When the body of Peter Farquhar was found in October 2015, slumped on his couch with a bottle of whiskey beside him, those who knew him were saddened but few were surprised. An inspirational English teacher to generations of pupils, the 69-year-old had grown noticeably feeble. His usually sharp mind had been blunted by age and, it was said, perhaps a little too much drink. The coroner agreed and blamed his death on “acute alcohol intoxication.” His funeral was attended by former colleagues and students and was a sad but affectionate affair. There was talk of his eloquence, his wit, and his glorious passion for teaching. His young partner of recent years, Ben Field, read the eulogy. The Guardian published a glowing obituary, an unusual tribute for a schoolteacher. But if his job was modest, his influence was powerful. Farquhar had taught me for four years when I was a teenager in the mid-1990s, and I can still see his fingerprints on my character and interests more than 20 years later.
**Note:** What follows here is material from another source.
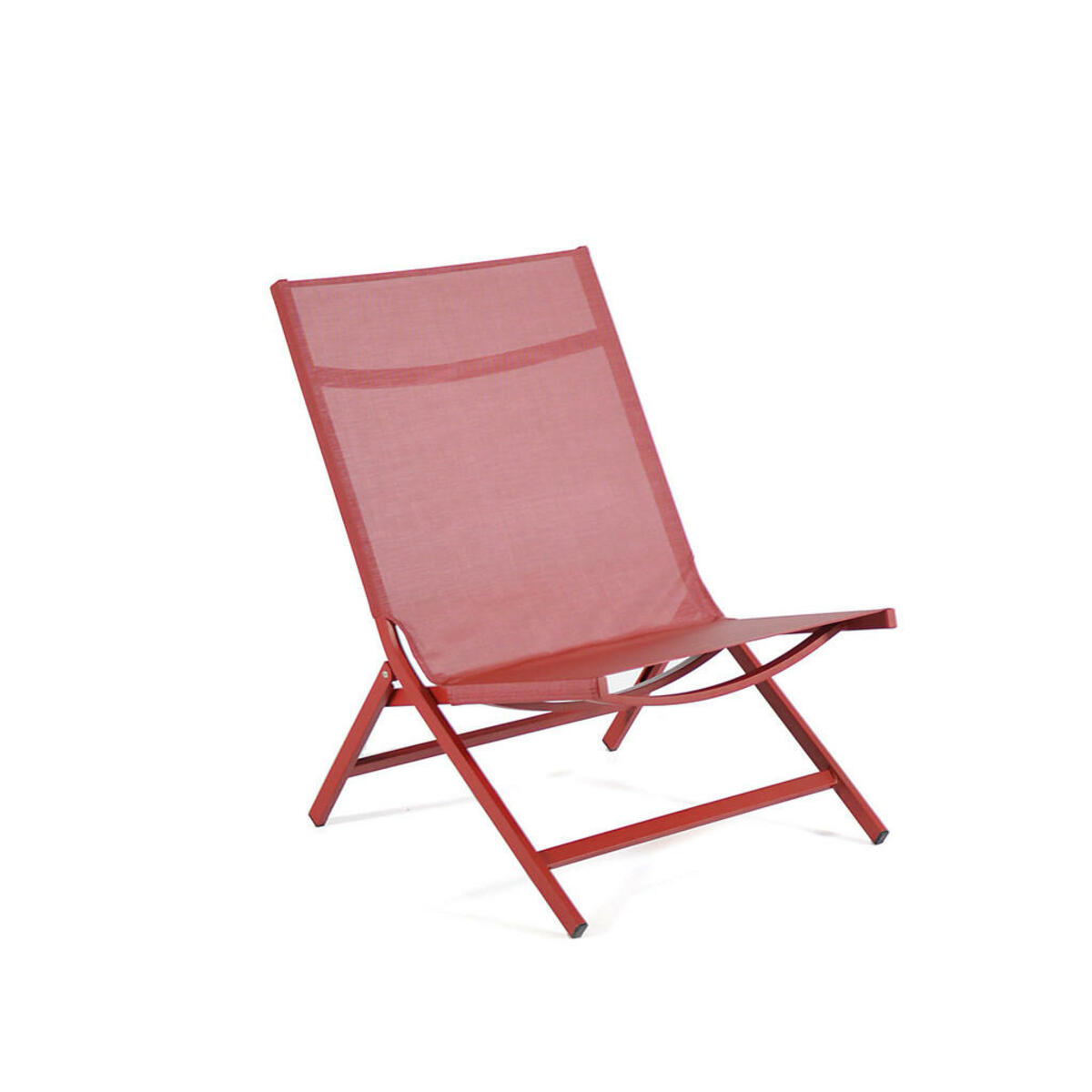 Bild 1 von Ambia Garden KLAPPSESSEL Rot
His death felt like that of a family member. So it was a shock when I began to hear rumors last year that he may not have died a natural death at all.

Farquhar had taught at Stowe School in England, which was founded in 1923. Occupying what was once a majestic, 18th-century, neoclassical stately home of golden stone colonnades and soaring Corinthian columns, it sits amidst hundreds of acres of sweeping lawns, limpid lakes, and wildflower meadows spotted with temples, statues, and other purely decorative follies. Designed by the great landscape architect Capability Brown, the gardens are a master class in concealed artifice. Their seemingly wild expanses are the result of hidden walls, or “ha-has,” that separate the fields and invisible dams that form the lakes. Walking in the school’s gardens is like entering a Renaissance painting. The grounds are what we think nature should be, rather than what it is.